Data for review
■ ■ ■ ■ ■ ■ ■
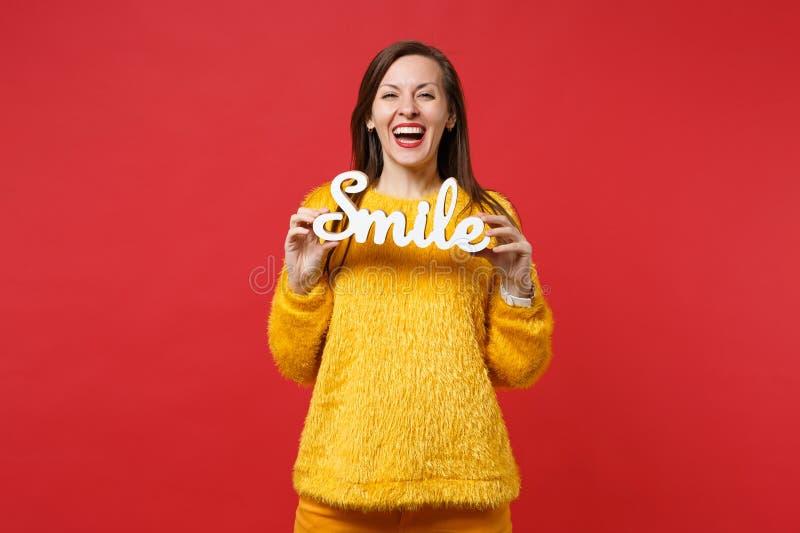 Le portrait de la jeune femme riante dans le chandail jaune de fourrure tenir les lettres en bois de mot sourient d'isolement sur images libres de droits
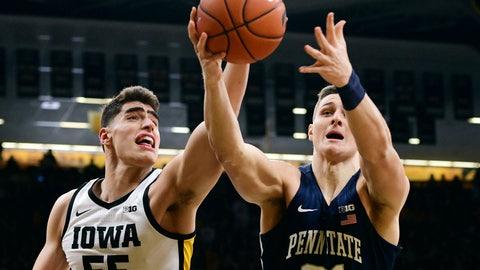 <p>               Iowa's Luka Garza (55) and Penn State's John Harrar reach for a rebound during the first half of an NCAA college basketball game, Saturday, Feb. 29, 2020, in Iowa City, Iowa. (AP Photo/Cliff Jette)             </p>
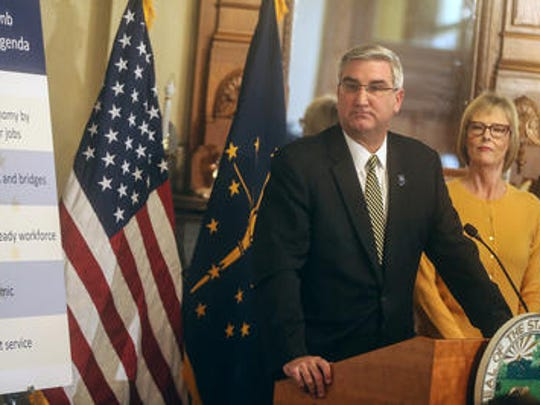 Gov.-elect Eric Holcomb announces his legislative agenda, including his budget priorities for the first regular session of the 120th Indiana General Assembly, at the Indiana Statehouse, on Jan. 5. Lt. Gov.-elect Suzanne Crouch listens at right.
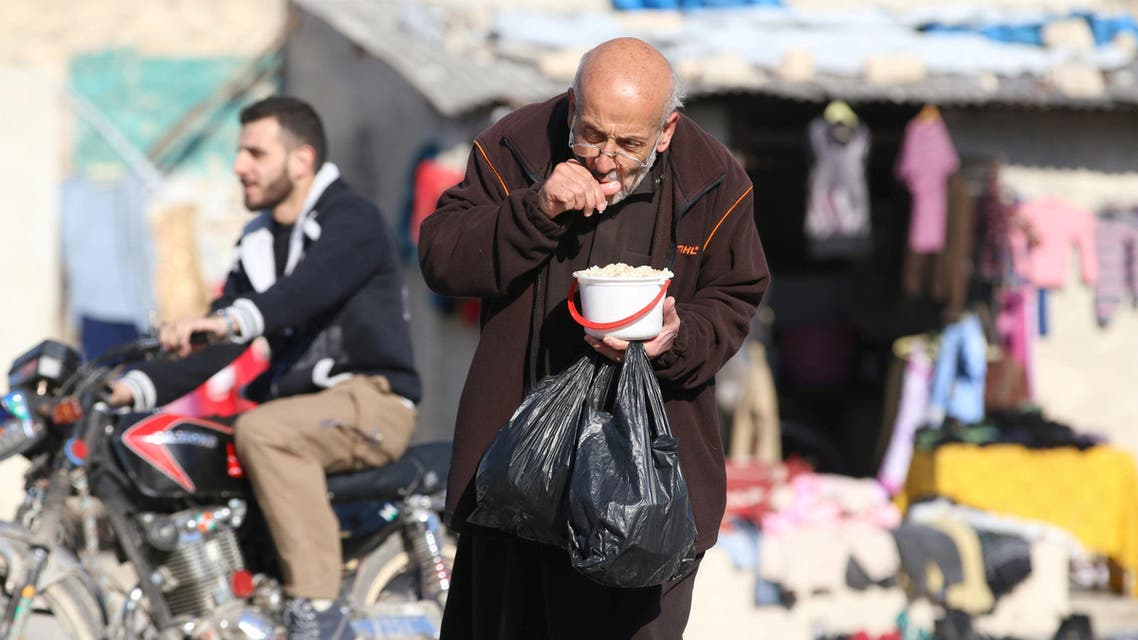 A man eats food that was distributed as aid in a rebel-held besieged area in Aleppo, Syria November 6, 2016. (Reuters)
■ ■ ■ ■ ■ ■ ■
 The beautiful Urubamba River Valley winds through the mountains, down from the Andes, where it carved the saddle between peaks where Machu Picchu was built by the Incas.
■ ■ ■ ■ ■ ■ ■
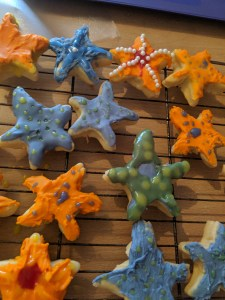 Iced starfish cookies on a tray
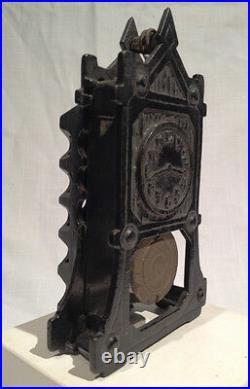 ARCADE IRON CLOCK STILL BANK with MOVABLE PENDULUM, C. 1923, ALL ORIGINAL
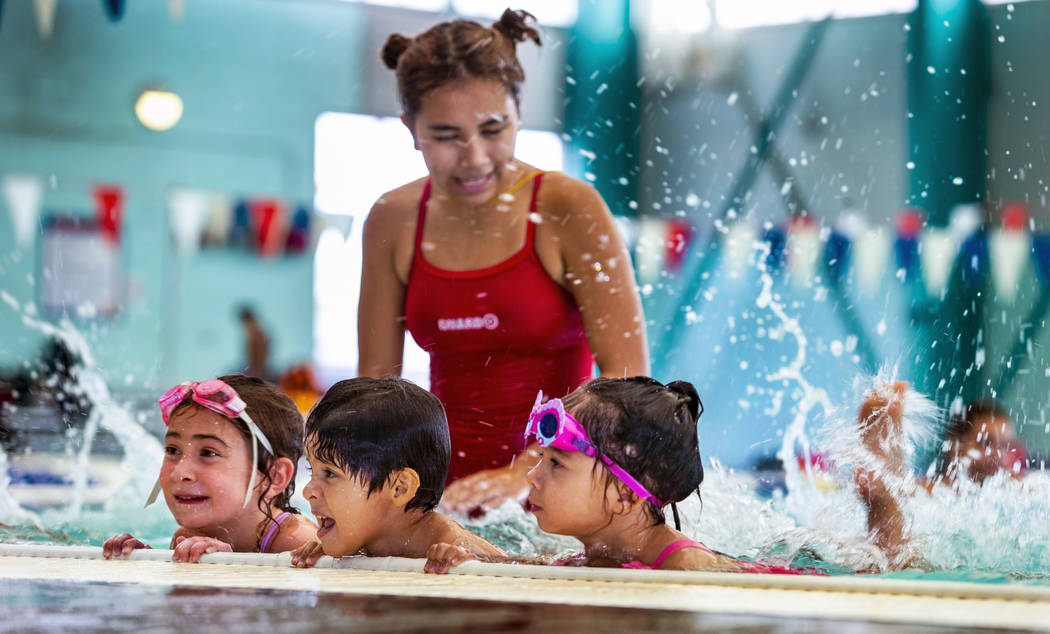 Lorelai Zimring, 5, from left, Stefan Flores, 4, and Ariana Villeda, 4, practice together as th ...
■ ■ ■ ■ ■ ■ ■
What to produce
Starting at the line above with "Iowa's Luka Garza", output every line exactly up to and including the line with "Gov.-elect Eric Holcomb", but none of the pictures.

Solution
 <p>               Iowa's Luka Garza (55) and Penn State's John Harrar reach for a rebound during the first half of an NCAA college basketball game, Saturday, Feb. 29, 2020, in Iowa City, Iowa. (AP Photo/Cliff Jette)             </p>
 Gov.-elect Eric Holcomb announces his legislative agenda, including his budget priorities for the first regular session of the 120th Indiana General Assembly, at the Indiana Statehouse, on Jan. 5. Lt. Gov.-elect Suzanne Crouch listens at right.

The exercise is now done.